According to our assumption, the east coast of India directly adjoined the west coast of Australia. The former also displays an abrupt fracture of the plateau of gneiss, which only suffers an interruption in the narrow trough-like Godavari coalfield, composed of Lower Gondwana strata. Along the coast the Upper Gondwana beds lie unconformably on their edges. A platform of gneiss, with a rolling surface similar to that of India and Africa, is also found in West Australia. Along the coast it dips towards the sea with a long precipitous slope—the Darling range and its northern extension. In front of the steep slope is a depressed flat strip of land built of Palæozoic and Mesozoic strata which is cut through by basalt in a few places.

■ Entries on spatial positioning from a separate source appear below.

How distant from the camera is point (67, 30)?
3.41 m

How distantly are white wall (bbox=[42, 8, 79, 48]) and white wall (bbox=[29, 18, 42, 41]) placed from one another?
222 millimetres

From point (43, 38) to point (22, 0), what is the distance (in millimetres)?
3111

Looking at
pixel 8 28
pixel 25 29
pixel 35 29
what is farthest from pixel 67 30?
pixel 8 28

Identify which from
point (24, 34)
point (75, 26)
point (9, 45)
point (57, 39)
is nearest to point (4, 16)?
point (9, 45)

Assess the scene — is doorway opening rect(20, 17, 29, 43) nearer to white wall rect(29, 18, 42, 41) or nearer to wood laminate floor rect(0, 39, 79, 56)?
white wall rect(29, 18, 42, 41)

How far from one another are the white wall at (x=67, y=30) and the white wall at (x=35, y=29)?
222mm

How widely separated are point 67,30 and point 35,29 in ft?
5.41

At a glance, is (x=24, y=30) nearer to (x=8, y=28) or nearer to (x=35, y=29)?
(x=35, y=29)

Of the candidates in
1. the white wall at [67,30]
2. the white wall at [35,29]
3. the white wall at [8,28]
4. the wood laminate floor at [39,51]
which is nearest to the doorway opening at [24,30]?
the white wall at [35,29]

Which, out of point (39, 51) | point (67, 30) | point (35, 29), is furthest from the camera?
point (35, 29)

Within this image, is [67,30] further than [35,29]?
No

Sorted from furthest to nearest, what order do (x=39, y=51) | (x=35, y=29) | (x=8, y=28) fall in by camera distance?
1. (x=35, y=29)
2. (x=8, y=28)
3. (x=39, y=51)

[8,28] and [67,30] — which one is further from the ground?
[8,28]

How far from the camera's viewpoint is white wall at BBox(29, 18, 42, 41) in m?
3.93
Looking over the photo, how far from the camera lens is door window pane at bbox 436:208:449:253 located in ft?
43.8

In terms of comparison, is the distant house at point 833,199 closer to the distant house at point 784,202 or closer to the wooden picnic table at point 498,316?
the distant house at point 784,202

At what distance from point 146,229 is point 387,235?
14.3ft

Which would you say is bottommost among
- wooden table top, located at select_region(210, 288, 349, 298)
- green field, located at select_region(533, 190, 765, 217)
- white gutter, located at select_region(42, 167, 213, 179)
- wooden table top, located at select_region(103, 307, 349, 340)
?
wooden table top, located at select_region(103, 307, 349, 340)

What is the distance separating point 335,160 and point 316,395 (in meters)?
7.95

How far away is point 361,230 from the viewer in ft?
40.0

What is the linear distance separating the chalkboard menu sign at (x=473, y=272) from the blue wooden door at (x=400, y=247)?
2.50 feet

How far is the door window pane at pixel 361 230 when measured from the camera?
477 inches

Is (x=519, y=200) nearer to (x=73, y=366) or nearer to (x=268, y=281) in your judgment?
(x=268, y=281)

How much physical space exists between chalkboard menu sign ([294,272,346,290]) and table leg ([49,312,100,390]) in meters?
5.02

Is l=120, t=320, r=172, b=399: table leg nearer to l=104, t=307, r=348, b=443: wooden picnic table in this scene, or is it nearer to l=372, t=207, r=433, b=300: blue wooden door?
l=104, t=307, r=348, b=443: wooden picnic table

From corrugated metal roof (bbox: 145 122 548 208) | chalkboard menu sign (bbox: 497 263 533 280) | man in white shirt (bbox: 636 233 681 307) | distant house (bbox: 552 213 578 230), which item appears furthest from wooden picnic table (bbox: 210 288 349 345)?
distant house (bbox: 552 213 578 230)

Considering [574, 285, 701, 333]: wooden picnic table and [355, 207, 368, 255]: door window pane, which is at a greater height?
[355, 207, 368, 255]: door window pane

In front of this again is a narrow strip of gneiss which occasionally disappears. On the River Irwin the strata are also coal-bearing. The strike of the folding of the gneiss in Australia is usually directed in a meridional direction, and would be converted to north-east and south-west when joined to India, and therefore parallel with the principal trend-line there.

In the east of Australia the Cordilleras, mainly folded in the Carboniferous, run from south to north along the coast, and terminate in echeloned folds which retreat successively westwards, and individually always run approximately north to south. This, as in the echelon of folds between the Hindu Kush and Lake Baikal, shows the lateral limit of the compression; the gigantic Andean folding, commencing in Alaska and traversing four continents,[1] reaches its end here.

  1. North and South America, Antarctica and Australia.